If I update my message loop to call SetWindowPos with HWND_TOP on WM_PAINT, things are better -- now when I activate the IE window and move it around, my control properly stays planted above the edit control in the urlbar. However, as soon as I switch between IE tabs, which updates the text of IE's urlbar Edit control, my control shift backs behind the Edit control. (Note: This also happens when I maximize or restore the window.)
So my questions are:
1) Is it likely that IE is intentionally putting its urlbar edit control back on top of the z-order every time you click on a tab in IE, or is there a gap in my understanding of how Windows painting and z-ordering works? My understanding is that once you specify z-ordering of child windows (which are not manipulable by the end-user), that ordering should remain until programmatically changed. So even though IE is repainting its Edit control upon tab selection whereas I am not repainting or otherwise acting upon my window, my window should stil remain firmly on top.
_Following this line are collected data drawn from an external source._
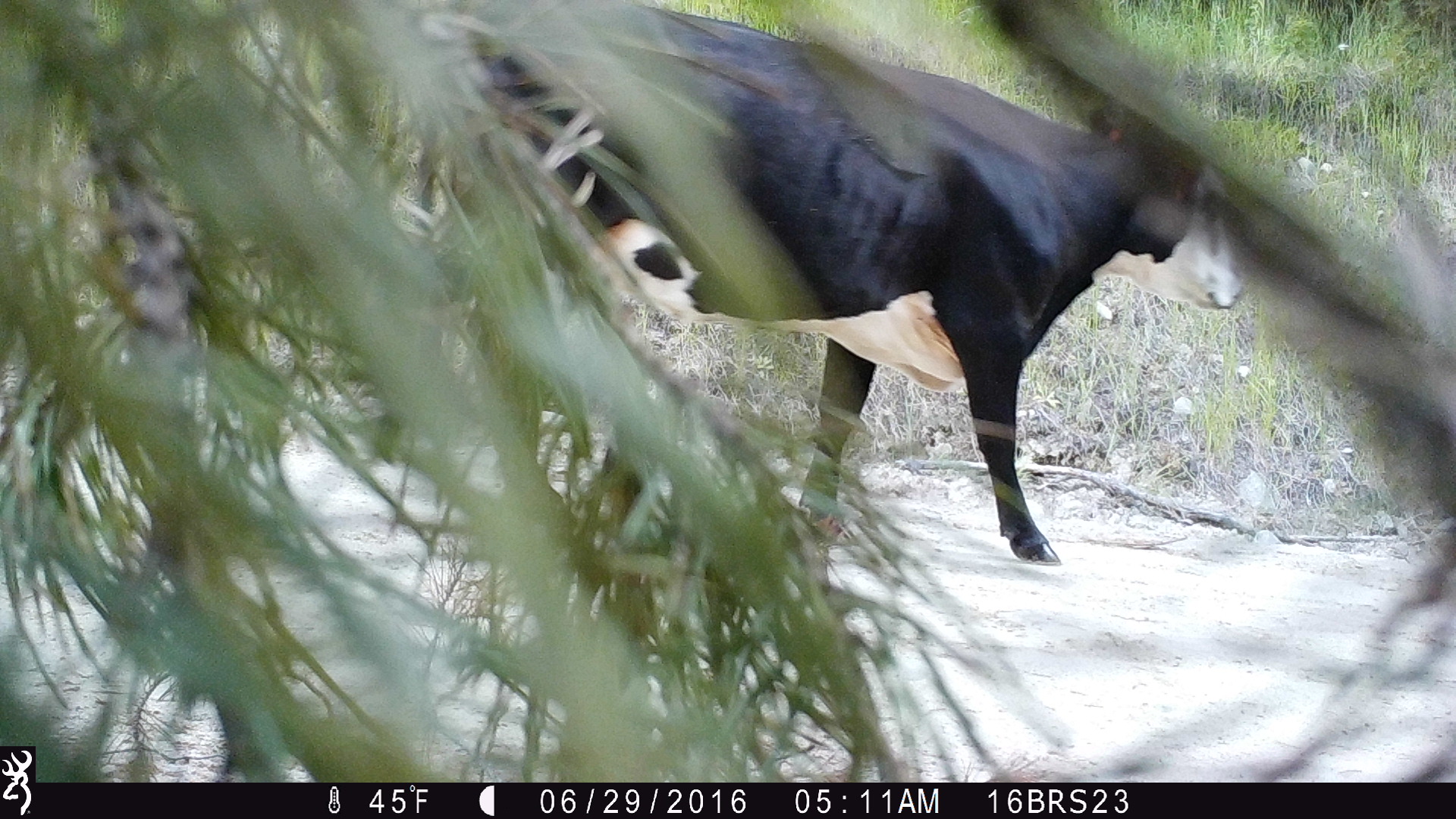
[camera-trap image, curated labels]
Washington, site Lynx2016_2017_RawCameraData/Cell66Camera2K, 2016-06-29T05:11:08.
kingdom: Animalia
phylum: Chordata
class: Mammalia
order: Artiodactyla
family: Bovidae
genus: Bos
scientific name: Bos taurus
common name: domestic cattle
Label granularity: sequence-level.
2) Given that the z-order of my window is apparently changing, shouldn't it receive a WM_WINDOWPOSCHANGING/WM_WINDOWPOSCHANGED? If it did, I could at least respond to that event and keep myself on top of the Edit control. But even though I can see my window painting behind the urlbar Edit control when I click on a tab, and even though my debug window output confirms that the address bar root's GetTopWindow() becomes the HWND of the Edit control when I click on a tab, and even though I see WM_WINDOWPOSCHANGING/WM_WINDOWPOSCHANGED being sent to the Edit control with an hwndInsertAfter of HWND_TOP when I click on a tab, my own window receives no messages whatsoever that would allow me to keep the z-order constant. This seems wrong to me, and addressing it would force me to run in IE's process and hook all messages sent to its Edit control just to have an event to respond to :(
Thank you for your help!
It's quite likely that IE is juggling the Z-order of the controls when you change tabs. In IE9, the URL bar and the tabs have a common parent. When you select a new tab, it activates the URL bar (and activation usually brings the window to the top of its local Z order).
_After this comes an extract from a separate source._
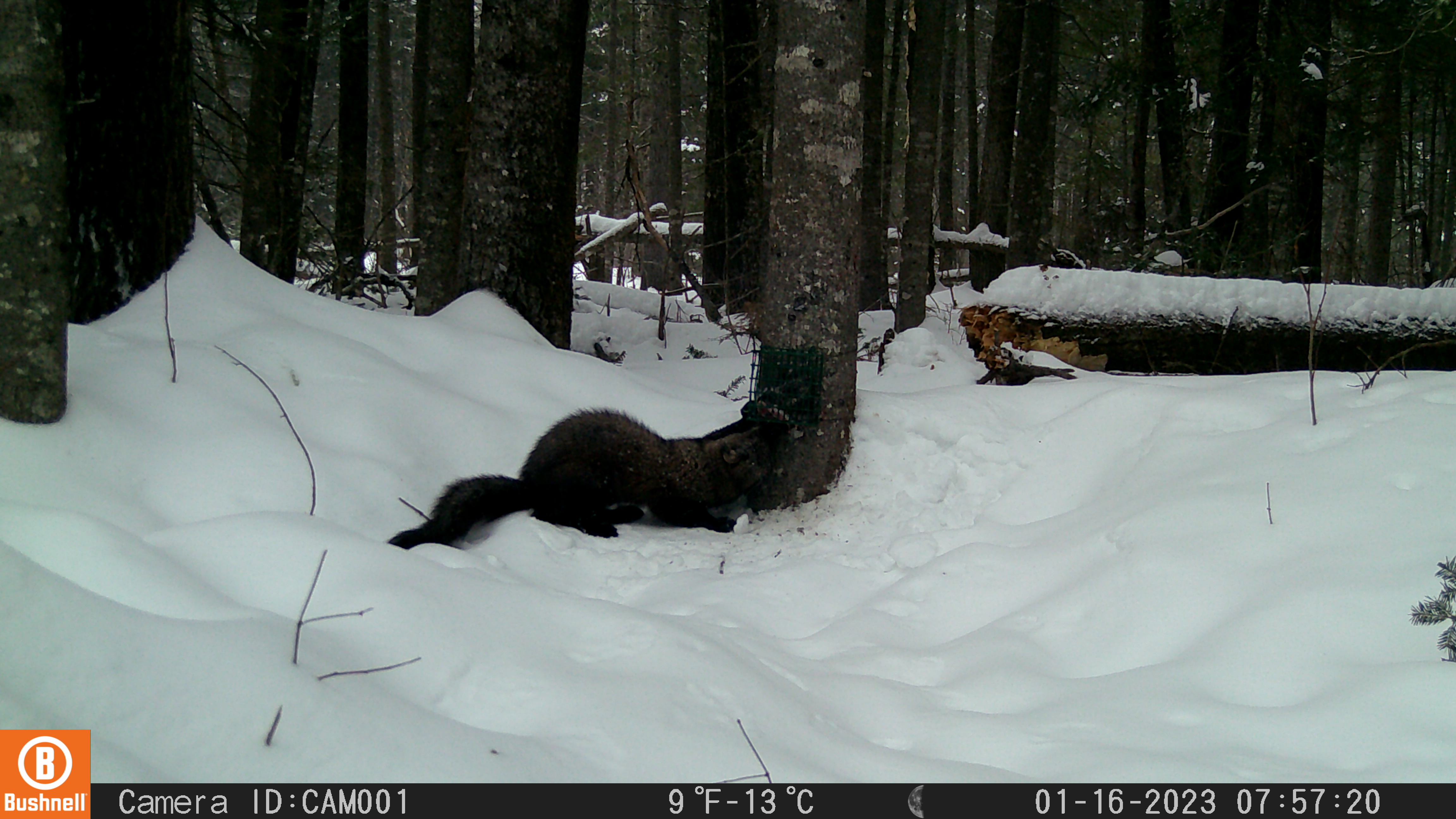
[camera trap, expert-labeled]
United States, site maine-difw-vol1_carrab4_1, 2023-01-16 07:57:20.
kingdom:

No. You get WM_WINDOWPOSCHANGED when a SetWindowPos function acts on your window. If some of the siblings have their z-orders changed, you don't get a message. Nobody called SetWindowPos on your window. You can see this by writing a test program that juggles the z-order of some child windows.
This makes sense because there might be an arbitrary number of sibling windows, and it could be an unbounded amount of overhead to notify all of them. It also would be nearly impossible to come up with a consistent set of rules for delivering these messages to all the siblings given that some of the siblings could react by further shuffling the z-order. Do the siblings that haven't yet received the first notification now have two pending notifications? Do they get posted or dispatched immediately? What if the queue grows and grows until it overflows?
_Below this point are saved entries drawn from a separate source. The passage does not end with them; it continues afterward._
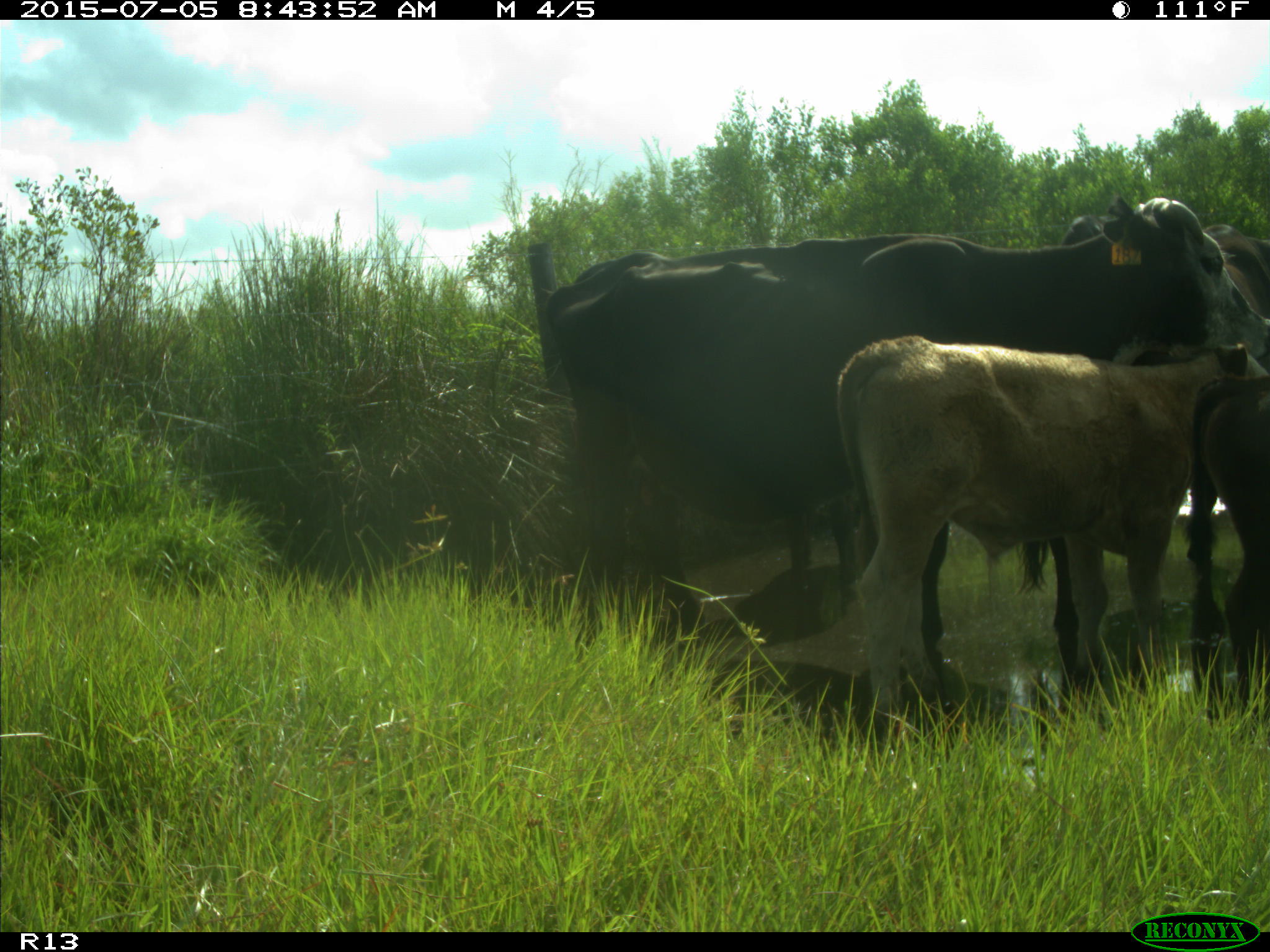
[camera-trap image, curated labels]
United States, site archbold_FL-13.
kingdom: Animalia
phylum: Chordata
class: Mammalia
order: Artiodactyla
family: Bovidae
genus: Bos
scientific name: Bos taurus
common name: domestic cow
This is different from WM_KILLFOCUS/WM_SETFOCUS notifications in that it affects, at most, two windows. That puts a reasonable bound on the number of notifications. Even if there's a runaway infinite loop because the losing control tries to steal the focus back, the queue won't overflow because there's only one SetFocus call for each WM_KILLFOCUS delivered.
Also, it's reasonable that windows might need to react to a loss of focus. It's much less likely that window C needs to know that B is now on top of A instead of the other way around, so why design the system to send a jillion unnecessary messages?
Hacking the UI of apps you don't control and that don't have well-defined APIs for doing the types of things you want to do is anywhere from hard to impossible, and it's always fragile. Groups that put out toolbars and browser customizations employee more people than you might expect, and they spend much of their day probing with Spy++ and experimenting. It is by nature hacking.